Activity - Produce an exact transcription of every entry.

=== Begin Enclosure ===

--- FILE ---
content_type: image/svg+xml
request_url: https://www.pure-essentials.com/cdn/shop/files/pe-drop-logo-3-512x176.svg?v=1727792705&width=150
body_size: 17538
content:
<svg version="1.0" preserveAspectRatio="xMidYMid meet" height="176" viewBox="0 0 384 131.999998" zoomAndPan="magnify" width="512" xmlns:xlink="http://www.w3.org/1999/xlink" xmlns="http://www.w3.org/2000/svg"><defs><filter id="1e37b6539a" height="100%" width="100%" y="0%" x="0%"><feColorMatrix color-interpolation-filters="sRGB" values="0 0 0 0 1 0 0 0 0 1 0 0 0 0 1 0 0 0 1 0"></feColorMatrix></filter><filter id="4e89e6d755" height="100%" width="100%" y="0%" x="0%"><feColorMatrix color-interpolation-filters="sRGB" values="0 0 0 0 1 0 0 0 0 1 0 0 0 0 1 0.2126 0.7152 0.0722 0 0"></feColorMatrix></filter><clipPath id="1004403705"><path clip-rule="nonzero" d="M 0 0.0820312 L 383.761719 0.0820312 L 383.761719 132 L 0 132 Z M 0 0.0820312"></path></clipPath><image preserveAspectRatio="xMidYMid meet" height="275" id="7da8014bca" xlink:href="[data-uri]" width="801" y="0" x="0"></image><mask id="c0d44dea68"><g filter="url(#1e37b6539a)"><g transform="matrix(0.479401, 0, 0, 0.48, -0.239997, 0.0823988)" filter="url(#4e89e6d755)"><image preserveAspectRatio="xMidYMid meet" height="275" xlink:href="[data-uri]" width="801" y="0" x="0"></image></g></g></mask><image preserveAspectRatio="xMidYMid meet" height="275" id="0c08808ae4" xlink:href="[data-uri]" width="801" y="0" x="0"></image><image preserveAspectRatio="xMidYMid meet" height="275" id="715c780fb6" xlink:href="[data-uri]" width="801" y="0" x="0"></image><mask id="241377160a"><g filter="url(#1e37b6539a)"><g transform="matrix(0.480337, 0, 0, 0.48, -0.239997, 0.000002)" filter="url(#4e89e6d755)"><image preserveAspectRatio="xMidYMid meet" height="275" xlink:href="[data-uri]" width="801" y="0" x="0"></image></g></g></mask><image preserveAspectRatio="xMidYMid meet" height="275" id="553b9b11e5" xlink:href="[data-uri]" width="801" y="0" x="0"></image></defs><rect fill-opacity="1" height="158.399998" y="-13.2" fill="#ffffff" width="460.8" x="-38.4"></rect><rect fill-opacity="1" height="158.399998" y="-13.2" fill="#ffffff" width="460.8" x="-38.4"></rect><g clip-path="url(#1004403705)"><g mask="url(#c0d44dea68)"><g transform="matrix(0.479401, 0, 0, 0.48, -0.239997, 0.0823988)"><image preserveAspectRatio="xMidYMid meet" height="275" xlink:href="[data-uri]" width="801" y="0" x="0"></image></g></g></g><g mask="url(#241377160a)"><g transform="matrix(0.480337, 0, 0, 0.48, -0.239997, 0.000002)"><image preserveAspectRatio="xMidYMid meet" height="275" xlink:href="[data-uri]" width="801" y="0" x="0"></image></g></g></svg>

=== End Enclosure ===

Exercise result -
--- FILE ---
content_type: image/svg+xml
request_url: https://www.pure-essentials.com/cdn/shop/files/pe-drop-logo-3-512x176.svg?v=1727792705&width=150
body_size: 17538
content:
<svg version="1.0" preserveAspectRatio="xMidYMid meet" height="176" viewBox="0 0 384 131.999998" zoomAndPan="magnify" width="512" xmlns:xlink="http://www.w3.org/1999/xlink" xmlns="http://www.w3.org/2000/svg"><defs><filter id="1e37b6539a" height="100%" width="100%" y="0%" x="0%"><feColorMatrix color-interpolation-filters="sRGB" values="0 0 0 0 1 0 0 0 0 1 0 0 0 0 1 0 0 0 1 0"></feColorMatrix></filter><filter id="4e89e6d755" height="100%" width="100%" y="0%" x="0%"><feColorMatrix color-interpolation-filters="sRGB" values="0 0 0 0 1 0 0 0 0 1 0 0 0 0 1 0.2126 0.7152 0.0722 0 0"></feColorMatrix></filter><clipPath id="1004403705"><path clip-rule="nonzero" d="M 0 0.0820312 L 383.761719 0.0820312 L 383.761719 132 L 0 132 Z M 0 0.0820312"></path></clipPath><image preserveAspectRatio="xMidYMid meet" height="275" id="7da8014bca" xlink:href="[data-uri]" width="801" y="0" x="0"></image><mask id="c0d44dea68"><g filter="url(#1e37b6539a)"><g transform="matrix(0.479401, 0, 0, 0.48, -0.239997, 0.0823988)" filter="url(#4e89e6d755)"><image preserveAspectRatio="xMidYMid meet" height="275" xlink:href="[data-uri]" width="801" y="0" x="0"></image></g></g></mask><image preserveAspectRatio="xMidYMid meet" height="275" id="0c08808ae4" xlink:href="[data-uri]" width="801" y="0" x="0"></image><image preserveAspectRatio="xMidYMid meet" height="275" id="715c780fb6" xlink:href="[data-uri]" width="801" y="0" x="0"></image><mask id="241377160a"><g filter="url(#1e37b6539a)"><g transform="matrix(0.480337, 0, 0, 0.48, -0.239997, 0.000002)" filter="url(#4e89e6d755)"><image preserveAspectRatio="xMidYMid meet" height="275" xlink:href="[data-uri]" width="801" y="0" x="0"></image></g></g></mask><image preserveAspectRatio="xMidYMid meet" height="275" id="553b9b11e5" xlink:href="[data-uri]" width="801" y="0" x="0"></image></defs><rect fill-opacity="1" height="158.399998" y="-13.2" fill="#ffffff" width="460.8" x="-38.4"></rect><rect fill-opacity="1" height="158.399998" y="-13.2" fill="#ffffff" width="460.8" x="-38.4"></rect><g clip-path="url(#1004403705)"><g mask="url(#c0d44dea68)"><g transform="matrix(0.479401, 0, 0, 0.48, -0.239997, 0.0823988)"><image preserveAspectRatio="xMidYMid meet" height="275" xlink:href="[data-uri]" width="801" y="0" x="0"></image></g></g></g><g mask="url(#241377160a)"><g transform="matrix(0.480337, 0, 0, 0.48, -0.239997, 0.000002)"><image preserveAspectRatio="xMidYMid meet" height="275" xlink:href="[data-uri]" width="801" y="0" x="0"></image></g></g></svg>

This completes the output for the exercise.